Dataset excerpts ::
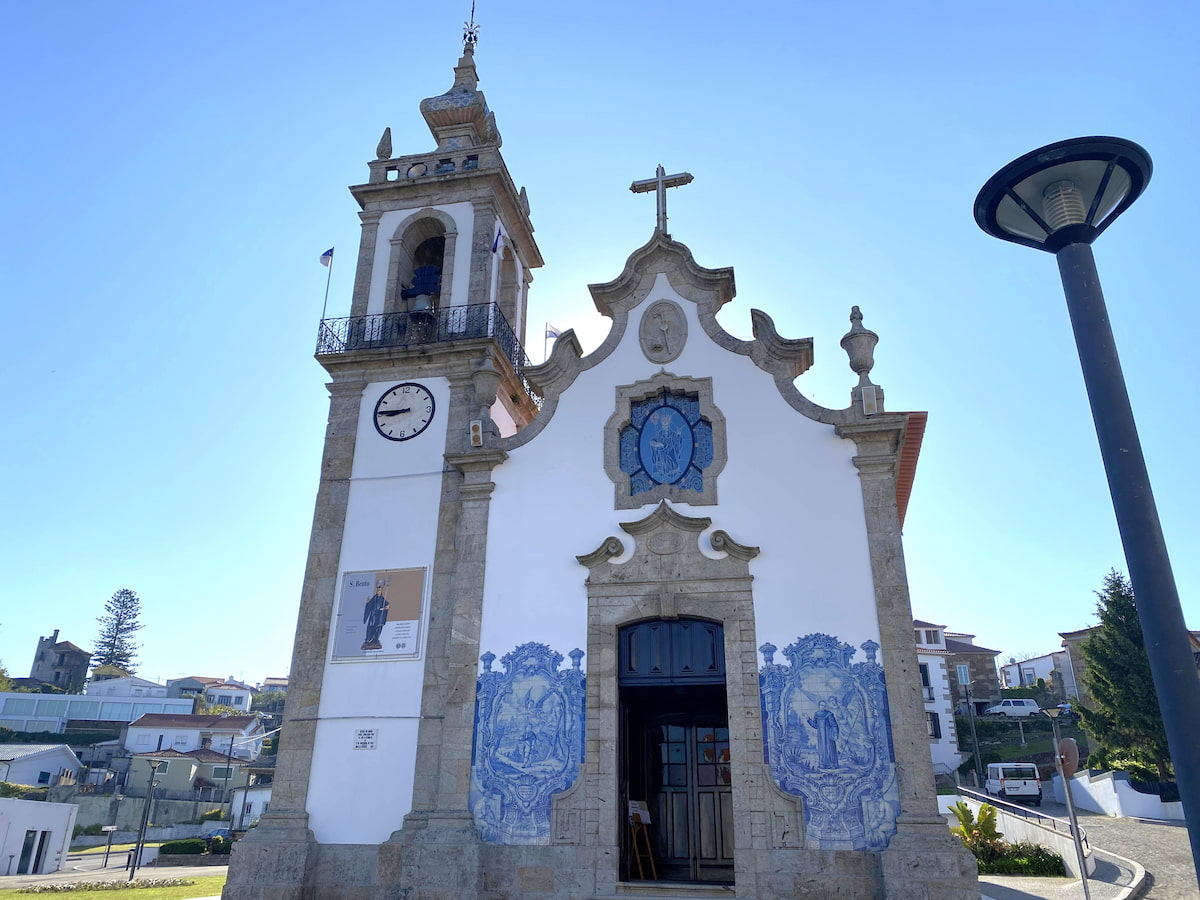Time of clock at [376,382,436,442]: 8:45
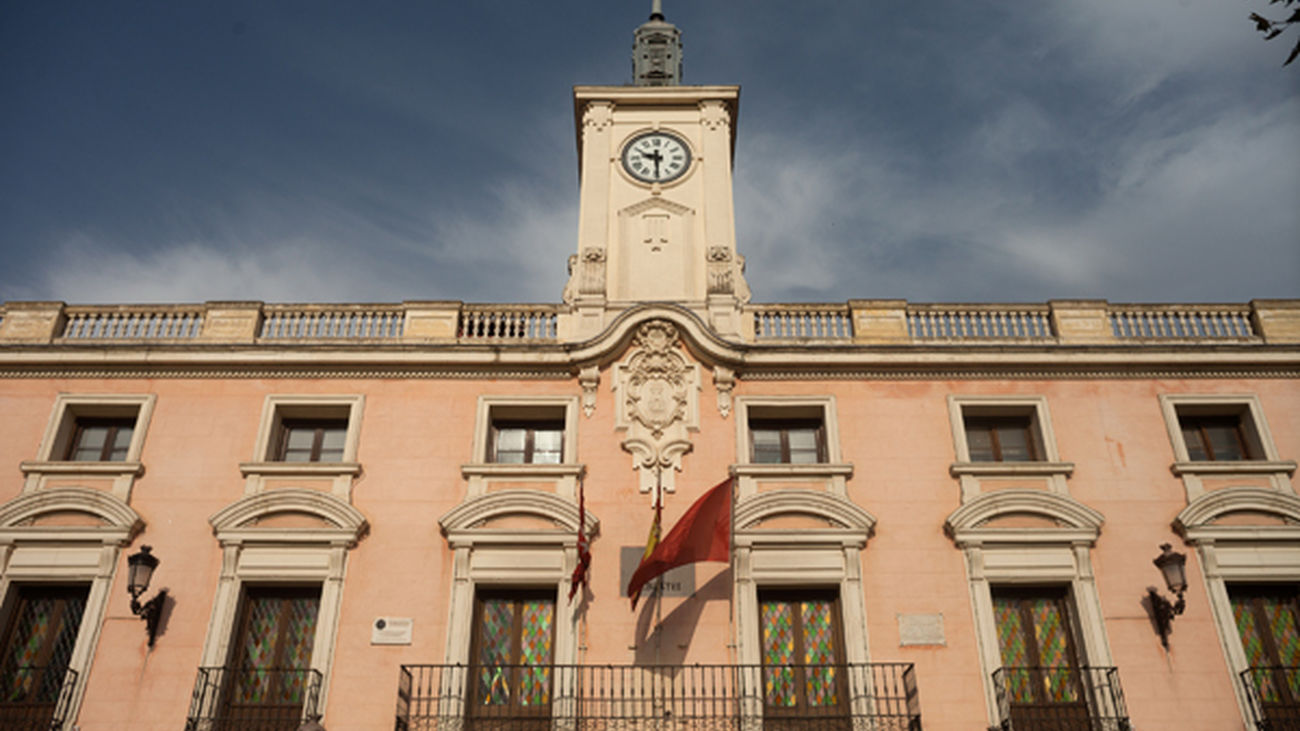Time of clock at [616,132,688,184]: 9:29
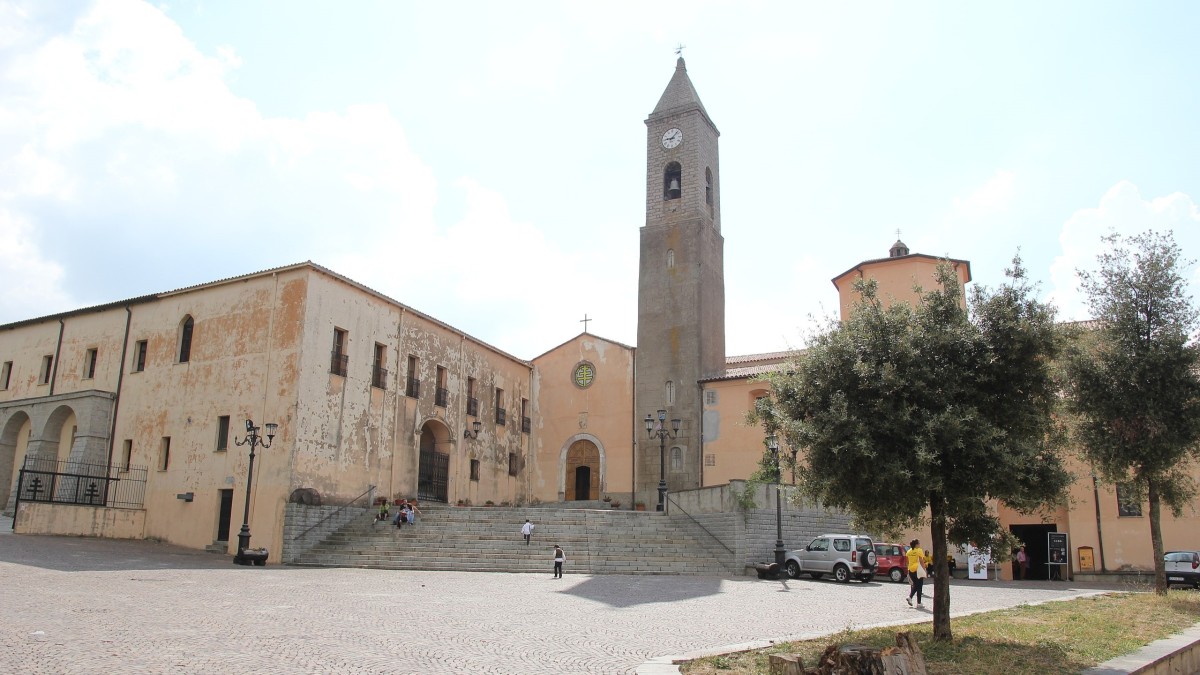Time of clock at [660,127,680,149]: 9:07
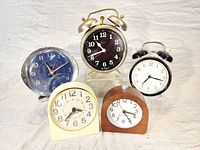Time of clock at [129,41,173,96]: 7:17
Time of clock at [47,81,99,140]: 3:37
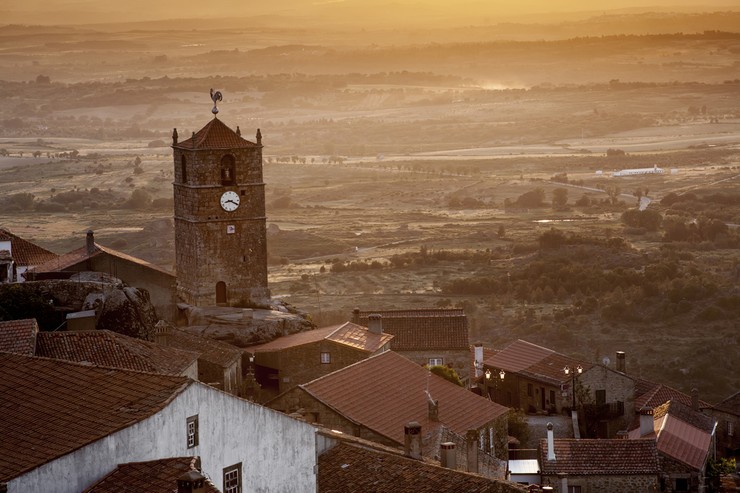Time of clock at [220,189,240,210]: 8:19
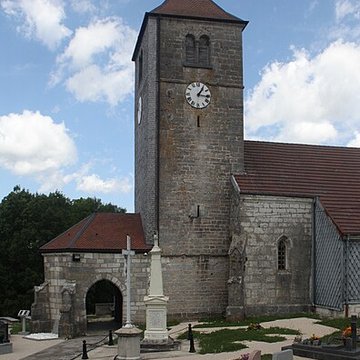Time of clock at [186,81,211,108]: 1:16
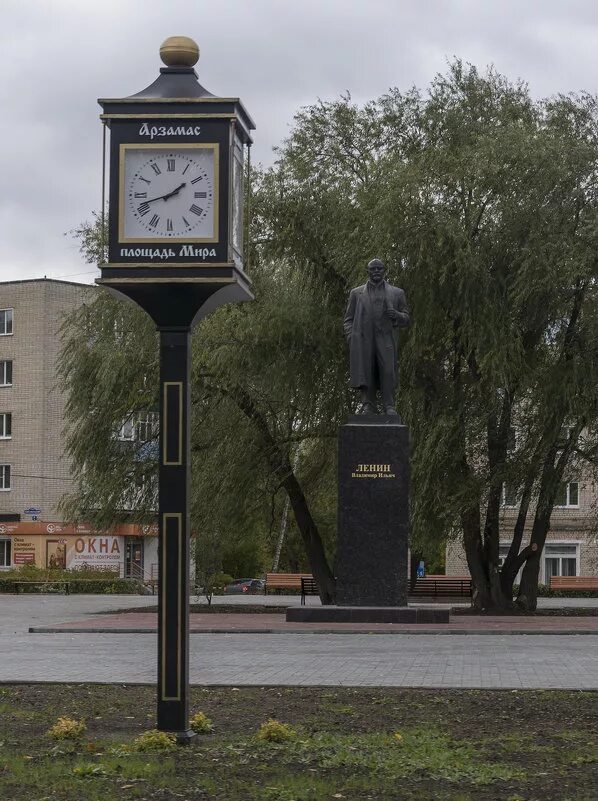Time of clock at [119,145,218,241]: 1:42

Instruction :: Rewrite all of the data above as a numbered list, omitting any blank lines and leaving out the pictures.

Worked answer ::
1. Time of clock at [376,382,436,442]: 8:45
2. Time of clock at [616,132,688,184]: 9:29
3. Time of clock at [660,127,680,149]: 9:07
4. Time of clock at [129,41,173,96]: 7:17
5. Time of clock at [47,81,99,140]: 3:37
6. Time of clock at [220,189,240,210]: 8:19
7. Time of clock at [186,81,211,108]: 1:16
8. Time of clock at [119,145,218,241]: 1:42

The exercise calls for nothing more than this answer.